At the end of that Ashes series, Chris Rogers retired from Test cricket with 2015 runs. He became just the second player to end his Test career in the same year as his run aggregate, after India's Aunshuman Gaekwad, whose career ended in 1985 with 1985 Test runs.

Image: Chris Rogers retired in the same year as the number of Test runs he scored

In the fourth Test of their tour of India in late 2015 at Delhi, South Africa were set 481 to win. What followed was one of the most remarkable, sustained slow-scoring episodes in Test history. They were eventually all out for 143 - made in 143.1 overs - of which 89 were maidens.

The blockers-in-chief were Hashim Amla, with 25 in 289 minutes, and AB de Villiers, who scored 43 in 354 minutes. However, their last five wickets tumbled in just 27 balls and India won comfortably.

At the other end of scale came Ben Stokes' efforts at Cape Town in January 2016. He started the second day of the Test 74 not out and proceeded to smash 130 runs before lunch - the most by a batsman in Test history in the first session of play

Stokes hit 11 sixes en route to the fastest-ever Test 250 before his world-record sixth-wicket stand of 399 with Jonny Bairstow ended in a run-out.

Watch how Ben Stokes score the second-fastest double century in history on day two of the second Test against South Africa in Cape Town in 2016.

Australia's Adam Voges, meanwhile, was indulging in some heavy scoring of his own.

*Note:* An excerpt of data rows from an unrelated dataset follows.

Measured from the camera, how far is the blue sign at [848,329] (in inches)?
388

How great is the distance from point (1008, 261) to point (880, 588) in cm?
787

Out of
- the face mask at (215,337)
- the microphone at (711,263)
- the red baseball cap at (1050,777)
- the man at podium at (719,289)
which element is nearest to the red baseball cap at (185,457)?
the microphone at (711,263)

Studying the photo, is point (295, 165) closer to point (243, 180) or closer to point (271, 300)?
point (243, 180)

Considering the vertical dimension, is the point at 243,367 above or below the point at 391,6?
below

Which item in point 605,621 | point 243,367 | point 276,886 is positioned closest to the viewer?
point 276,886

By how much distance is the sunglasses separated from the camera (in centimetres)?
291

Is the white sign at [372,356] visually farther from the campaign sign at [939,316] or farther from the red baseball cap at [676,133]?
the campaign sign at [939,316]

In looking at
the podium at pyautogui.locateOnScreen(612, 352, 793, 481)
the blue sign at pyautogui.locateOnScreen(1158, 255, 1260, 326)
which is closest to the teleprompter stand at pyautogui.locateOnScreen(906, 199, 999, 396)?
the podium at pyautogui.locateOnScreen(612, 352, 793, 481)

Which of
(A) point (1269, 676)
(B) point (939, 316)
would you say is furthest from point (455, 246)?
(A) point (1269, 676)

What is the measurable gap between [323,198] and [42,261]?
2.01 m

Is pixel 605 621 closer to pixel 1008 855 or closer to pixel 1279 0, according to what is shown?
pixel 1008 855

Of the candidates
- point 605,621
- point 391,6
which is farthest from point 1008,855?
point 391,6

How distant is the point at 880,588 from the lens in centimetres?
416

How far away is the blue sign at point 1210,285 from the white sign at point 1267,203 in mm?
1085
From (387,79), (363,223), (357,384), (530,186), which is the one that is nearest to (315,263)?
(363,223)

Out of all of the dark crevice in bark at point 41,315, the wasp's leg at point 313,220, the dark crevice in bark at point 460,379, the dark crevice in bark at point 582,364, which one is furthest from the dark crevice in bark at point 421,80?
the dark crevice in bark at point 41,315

Having enjoyed the West Indies attack in late 2015 to the tune of 269 not out at Hobart and 106 not out at Melbourne, he continued in a similar vein once the new year started. Against New Zealand at Wellington, he struck 239 to extend his total of runs to 614 between dismissals, smashing the previous record of 497 set by Sachin Tendulkar in 2004.

If you thought the Delhi go-slow was slow, it had nothing on the goings-on at Pallekele in July 2016. Australia's tail were stubbornly trying to prevent Sri Lanka beating them in a Test for the first time since 1999 and it was up to the ninth-wicket pair of Steve O'Keefe - stricken by a hamstring injury which prevented him from running - and Peter Nevill.

A total of 154 deliveries passed without a run off the bat - the previous Test record of 92 balls having been set in 1950. However, it was all to no avail, as both batsmen fell and the match was lost.

One might have thought that the cupboard was pretty bare when Gareth Batty was recalled for England's tour of Bangladesh in late 2016. His last Test had come against Bangladesh at Durham in June 2005, and by the time he took the field at Chittagong, he had missed England's previous 142 Tests, setting a new record for any country.

Image: Gareth Batty went 142 Tests between appearances for England

Lastly, two long-standing first-class records were broken in the past few years.

In November 2017 Marco Marais reached his triple-century for Border against Eastern Province at East London from just 191 deliveries, beating the previous 221-ball record held by Charles Macartney since 1921.

Then, the following April, Shafiqullah Shafaq - playing for Kabul against Boost - reached his double-century from just 89 balls, obliterating the previous record which was jointly held by Ravi Shastri and Aneurin Donald.

Even in this era of Twenty20 cricket, these innings were pretty special.